_Given text:_
--

One Eye Open is much larger than the average competition entry.  Some of the writing is dense (without ever quite feeling like a text dump.)  In fact, the writing is one of the strongest features of this game.  I have mixed praise and criticism for the overall design, as well as more serious criticism about the parser.
The game begins with an adult content warning, followed immediately by an introduction of the character as a guinea pig enjoying a comfortable existence in a psychic research center.  I read that first paragraph and laughed out loud, imagining myself as a literal psychic guinea pig.  I assumed the adult content warning was tongue-in-cheek and that I would be playing a comedy.  This misunderstanding was reinforced by the fact that I couldn’t speak with the research examiner who was holding up ESP cards on the other side of a glass window.  It was further reinforced by the flimsy character description offered after self examination.
Yet I was soon dissuaded of my belief that this might be a comedy (and my starring role as a cheeky rodent with psychic powers.)  First, the absence of any further characterization of myself as a small fury animal, with the corresponding physical limitations.  Second, the appearance of a bloodied corpse impaled on a room sized tooth located in my private quarters across the hall.  As Dorothy said to her dog Toto, I don’t think we’re in Kansas anymore.

--

_Data to examine:_
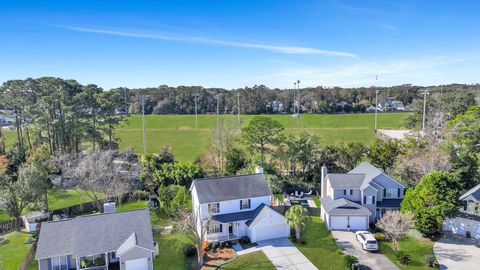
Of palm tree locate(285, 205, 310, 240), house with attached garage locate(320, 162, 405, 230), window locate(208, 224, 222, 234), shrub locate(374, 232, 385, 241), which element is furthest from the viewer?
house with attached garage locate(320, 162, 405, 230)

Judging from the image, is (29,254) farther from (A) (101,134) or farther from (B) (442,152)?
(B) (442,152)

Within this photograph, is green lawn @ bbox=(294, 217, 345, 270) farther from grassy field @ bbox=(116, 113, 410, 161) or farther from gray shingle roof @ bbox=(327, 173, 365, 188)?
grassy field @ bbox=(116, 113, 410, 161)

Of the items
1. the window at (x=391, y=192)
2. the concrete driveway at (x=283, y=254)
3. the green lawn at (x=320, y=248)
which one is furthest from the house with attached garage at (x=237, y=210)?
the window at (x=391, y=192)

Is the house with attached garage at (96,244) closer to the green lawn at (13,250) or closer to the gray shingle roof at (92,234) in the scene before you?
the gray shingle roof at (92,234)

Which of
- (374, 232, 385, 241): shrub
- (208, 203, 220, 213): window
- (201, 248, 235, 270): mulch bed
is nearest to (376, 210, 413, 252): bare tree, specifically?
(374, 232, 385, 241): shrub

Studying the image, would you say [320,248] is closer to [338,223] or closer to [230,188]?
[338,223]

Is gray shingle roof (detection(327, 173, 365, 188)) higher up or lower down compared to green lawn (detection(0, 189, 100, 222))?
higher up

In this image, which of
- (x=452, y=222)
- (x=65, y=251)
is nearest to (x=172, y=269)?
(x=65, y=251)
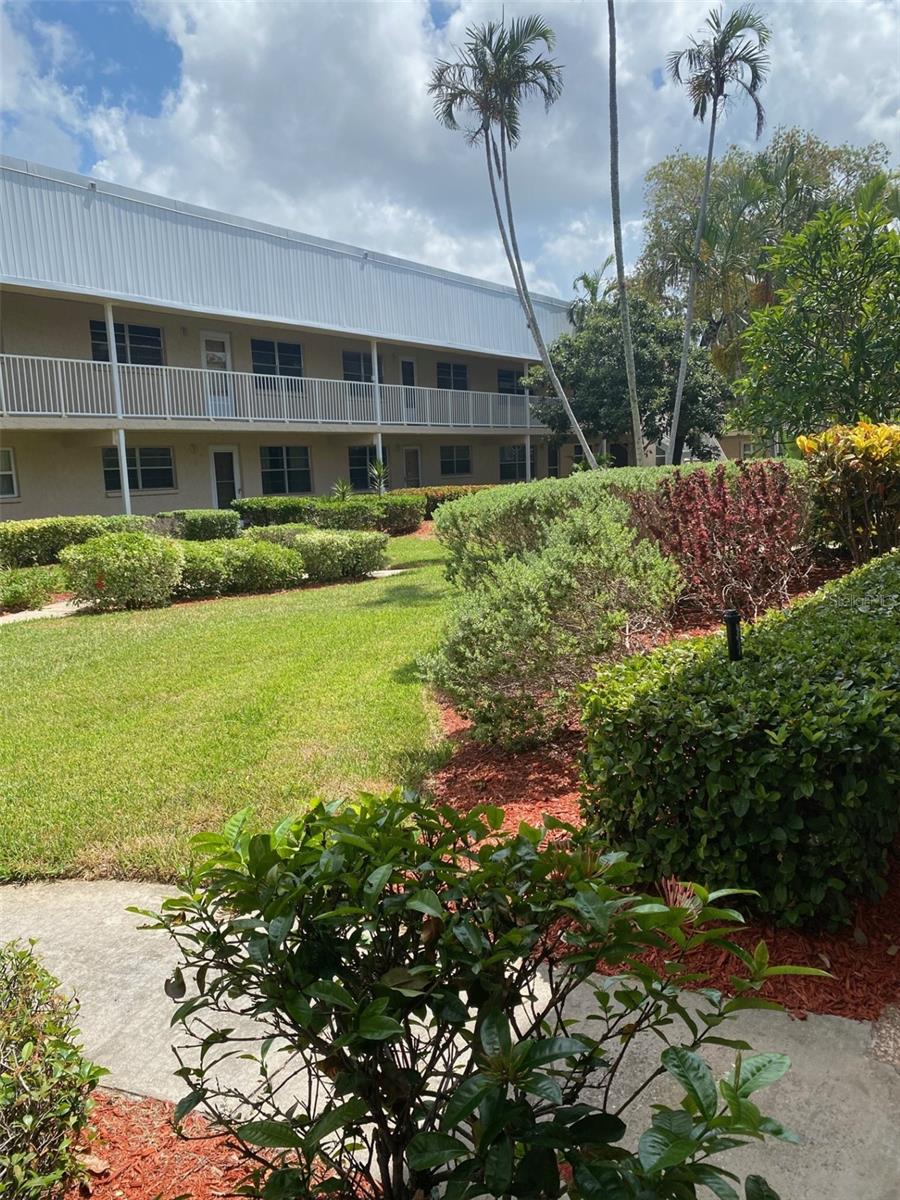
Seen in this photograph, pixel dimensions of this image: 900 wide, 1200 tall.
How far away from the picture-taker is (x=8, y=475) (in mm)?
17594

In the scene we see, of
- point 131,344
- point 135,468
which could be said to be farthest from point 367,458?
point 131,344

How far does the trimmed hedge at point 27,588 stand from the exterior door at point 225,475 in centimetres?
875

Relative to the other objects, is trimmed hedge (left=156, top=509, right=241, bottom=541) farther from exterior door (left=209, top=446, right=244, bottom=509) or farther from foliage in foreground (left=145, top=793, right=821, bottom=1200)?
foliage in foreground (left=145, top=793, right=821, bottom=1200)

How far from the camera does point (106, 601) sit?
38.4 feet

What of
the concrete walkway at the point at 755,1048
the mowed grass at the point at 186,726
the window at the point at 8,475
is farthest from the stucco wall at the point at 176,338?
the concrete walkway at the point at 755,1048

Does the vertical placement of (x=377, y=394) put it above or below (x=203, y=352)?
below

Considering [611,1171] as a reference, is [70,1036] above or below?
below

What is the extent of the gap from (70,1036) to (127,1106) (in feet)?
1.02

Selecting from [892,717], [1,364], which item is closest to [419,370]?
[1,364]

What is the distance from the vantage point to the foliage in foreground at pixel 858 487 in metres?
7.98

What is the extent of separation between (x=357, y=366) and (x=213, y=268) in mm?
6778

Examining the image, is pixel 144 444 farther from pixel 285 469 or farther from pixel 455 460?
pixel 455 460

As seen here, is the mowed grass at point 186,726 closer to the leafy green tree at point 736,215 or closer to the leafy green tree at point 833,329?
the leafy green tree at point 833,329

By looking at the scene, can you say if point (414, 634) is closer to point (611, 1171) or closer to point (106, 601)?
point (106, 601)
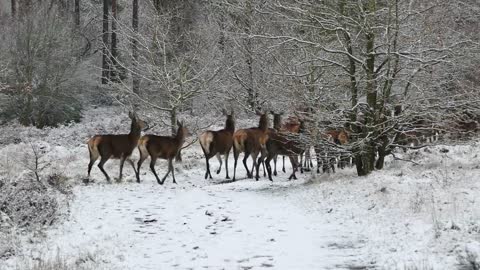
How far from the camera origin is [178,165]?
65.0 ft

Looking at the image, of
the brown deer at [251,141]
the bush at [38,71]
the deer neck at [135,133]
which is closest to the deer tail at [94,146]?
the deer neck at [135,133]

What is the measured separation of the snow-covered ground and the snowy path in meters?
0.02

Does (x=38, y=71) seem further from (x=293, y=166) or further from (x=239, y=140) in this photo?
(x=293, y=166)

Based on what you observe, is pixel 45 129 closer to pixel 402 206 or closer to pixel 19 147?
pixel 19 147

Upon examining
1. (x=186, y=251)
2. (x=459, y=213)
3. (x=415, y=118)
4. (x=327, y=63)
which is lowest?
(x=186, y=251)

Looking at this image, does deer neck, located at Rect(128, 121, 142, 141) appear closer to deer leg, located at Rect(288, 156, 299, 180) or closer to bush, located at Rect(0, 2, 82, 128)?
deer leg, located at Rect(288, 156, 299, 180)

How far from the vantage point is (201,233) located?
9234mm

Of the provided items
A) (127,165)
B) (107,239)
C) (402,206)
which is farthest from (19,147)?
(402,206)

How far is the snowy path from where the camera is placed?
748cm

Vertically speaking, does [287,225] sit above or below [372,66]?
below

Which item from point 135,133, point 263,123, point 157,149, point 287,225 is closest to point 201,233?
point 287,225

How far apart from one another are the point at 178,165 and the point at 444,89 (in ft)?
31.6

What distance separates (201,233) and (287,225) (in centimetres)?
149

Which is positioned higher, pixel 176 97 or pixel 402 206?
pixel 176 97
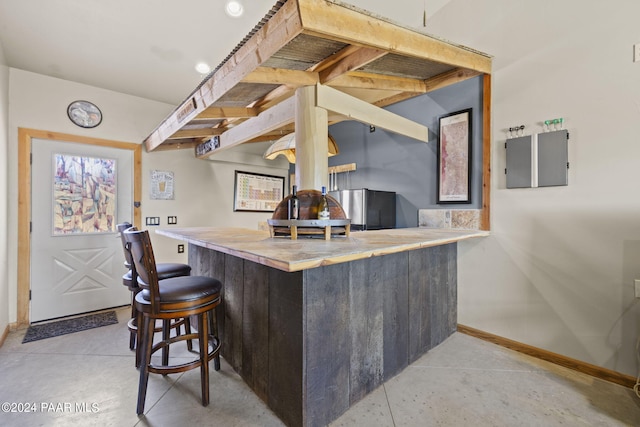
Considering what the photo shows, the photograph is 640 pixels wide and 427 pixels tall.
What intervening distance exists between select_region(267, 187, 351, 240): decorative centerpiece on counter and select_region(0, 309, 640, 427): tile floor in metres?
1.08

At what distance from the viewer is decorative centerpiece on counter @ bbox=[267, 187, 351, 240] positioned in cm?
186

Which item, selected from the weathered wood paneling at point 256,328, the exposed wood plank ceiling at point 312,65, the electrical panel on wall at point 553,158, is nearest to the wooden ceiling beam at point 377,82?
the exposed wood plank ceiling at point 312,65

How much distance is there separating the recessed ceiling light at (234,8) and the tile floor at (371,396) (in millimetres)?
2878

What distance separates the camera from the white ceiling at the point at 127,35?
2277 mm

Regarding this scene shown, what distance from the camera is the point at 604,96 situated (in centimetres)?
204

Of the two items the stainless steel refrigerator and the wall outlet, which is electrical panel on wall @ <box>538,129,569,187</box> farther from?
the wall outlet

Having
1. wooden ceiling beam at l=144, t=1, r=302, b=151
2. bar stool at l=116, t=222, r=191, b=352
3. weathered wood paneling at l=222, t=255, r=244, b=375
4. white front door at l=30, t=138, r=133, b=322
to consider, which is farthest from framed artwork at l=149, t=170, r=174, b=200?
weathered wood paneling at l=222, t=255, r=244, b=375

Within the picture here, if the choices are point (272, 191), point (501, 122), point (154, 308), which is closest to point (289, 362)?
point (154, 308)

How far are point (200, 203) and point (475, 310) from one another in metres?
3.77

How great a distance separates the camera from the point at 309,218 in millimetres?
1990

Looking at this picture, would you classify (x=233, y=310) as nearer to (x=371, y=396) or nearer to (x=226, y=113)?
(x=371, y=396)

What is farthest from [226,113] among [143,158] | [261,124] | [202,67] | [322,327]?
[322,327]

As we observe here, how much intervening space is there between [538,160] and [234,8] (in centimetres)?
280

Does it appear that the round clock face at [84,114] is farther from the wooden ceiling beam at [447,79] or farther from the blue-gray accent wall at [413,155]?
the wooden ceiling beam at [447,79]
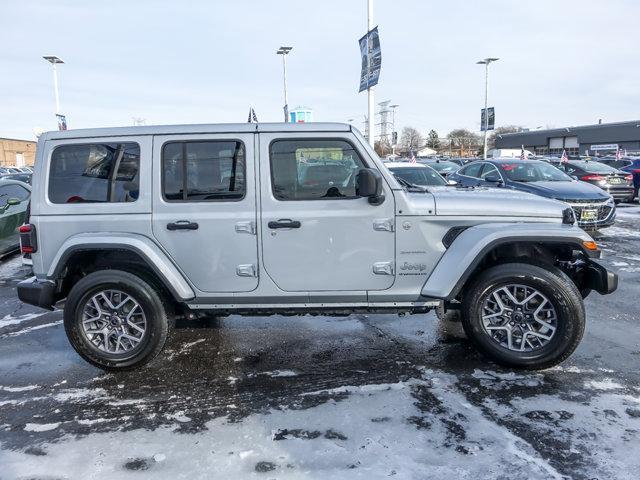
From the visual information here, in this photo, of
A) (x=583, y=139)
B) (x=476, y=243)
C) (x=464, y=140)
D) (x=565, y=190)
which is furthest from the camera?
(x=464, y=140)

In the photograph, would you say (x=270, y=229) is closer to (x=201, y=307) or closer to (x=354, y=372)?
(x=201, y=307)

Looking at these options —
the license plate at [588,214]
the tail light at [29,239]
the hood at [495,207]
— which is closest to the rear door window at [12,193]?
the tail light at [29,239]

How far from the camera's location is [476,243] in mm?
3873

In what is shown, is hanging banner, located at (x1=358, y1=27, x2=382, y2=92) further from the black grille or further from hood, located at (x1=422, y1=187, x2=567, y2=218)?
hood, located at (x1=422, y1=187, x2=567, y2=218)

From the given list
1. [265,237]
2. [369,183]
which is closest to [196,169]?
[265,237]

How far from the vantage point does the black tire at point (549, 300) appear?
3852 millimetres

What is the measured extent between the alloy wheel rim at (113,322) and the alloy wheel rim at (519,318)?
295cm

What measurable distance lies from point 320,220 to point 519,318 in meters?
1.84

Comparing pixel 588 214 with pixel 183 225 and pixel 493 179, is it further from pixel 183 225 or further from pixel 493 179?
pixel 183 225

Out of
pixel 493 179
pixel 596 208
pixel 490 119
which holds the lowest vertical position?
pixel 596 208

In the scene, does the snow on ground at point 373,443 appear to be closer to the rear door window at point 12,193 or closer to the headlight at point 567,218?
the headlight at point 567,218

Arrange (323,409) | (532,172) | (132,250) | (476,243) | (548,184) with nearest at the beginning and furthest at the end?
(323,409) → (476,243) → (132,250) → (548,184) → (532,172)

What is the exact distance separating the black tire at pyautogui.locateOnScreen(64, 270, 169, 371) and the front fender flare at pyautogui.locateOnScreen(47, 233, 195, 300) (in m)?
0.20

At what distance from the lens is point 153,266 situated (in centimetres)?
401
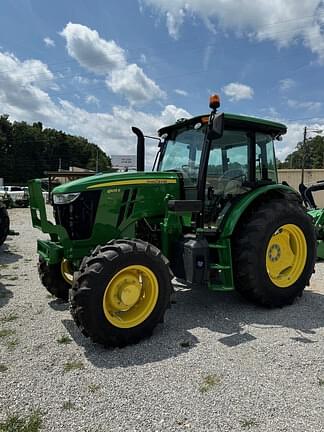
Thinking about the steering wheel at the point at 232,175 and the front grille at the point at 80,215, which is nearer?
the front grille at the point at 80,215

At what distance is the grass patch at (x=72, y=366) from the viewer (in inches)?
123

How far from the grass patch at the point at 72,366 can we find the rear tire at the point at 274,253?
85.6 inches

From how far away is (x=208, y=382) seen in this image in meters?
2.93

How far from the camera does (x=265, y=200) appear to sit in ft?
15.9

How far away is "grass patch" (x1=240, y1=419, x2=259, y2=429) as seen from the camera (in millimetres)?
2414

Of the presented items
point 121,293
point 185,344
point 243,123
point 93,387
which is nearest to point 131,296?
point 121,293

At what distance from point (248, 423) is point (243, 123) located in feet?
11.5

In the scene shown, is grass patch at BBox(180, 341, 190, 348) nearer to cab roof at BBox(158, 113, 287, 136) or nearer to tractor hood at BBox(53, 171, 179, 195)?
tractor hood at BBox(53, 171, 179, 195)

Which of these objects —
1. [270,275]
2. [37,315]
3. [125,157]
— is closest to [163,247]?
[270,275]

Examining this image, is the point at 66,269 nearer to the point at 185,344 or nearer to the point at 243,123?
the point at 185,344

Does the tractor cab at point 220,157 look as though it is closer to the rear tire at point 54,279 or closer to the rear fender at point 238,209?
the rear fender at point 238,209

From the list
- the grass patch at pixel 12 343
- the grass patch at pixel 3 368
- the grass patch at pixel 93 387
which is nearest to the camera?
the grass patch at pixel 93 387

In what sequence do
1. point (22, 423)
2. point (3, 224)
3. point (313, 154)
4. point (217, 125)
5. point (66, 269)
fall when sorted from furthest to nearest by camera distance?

--

_Description of the task:_ Write the next part of the One Eye Open review that opens this page, picking up after its last sentence.

_Response area:_
My initial misimpression may have actually had a positive effect on my appreciation for the later story.  It intensified my feeling of horror on discovering the impaled body across the hall.  Without that sense of contrast, there really is no other build up to the onslaught of gore and carnage which follows.  This is one of my criticisms of the overall story design.  By midgame I was already feeling numb to the personification of the building itself as the innards of a hungry monster.  There needs to be a more gradual build-up of this nightmare setting.  On the other hand, there are flashes of hope and optimism which appear at specific points in the game, and which bolster the player’s will to continue.
Most of the game is spent exploring the bowels (literally) of this five story research hospital, while collecting scraps of paper which bring together the back story.  Very early in this process I came to recognize that my character was experiencing some kind of psychic nightmare, at once a premonition of the near future and a flashback to events that took place thirty five years earlier.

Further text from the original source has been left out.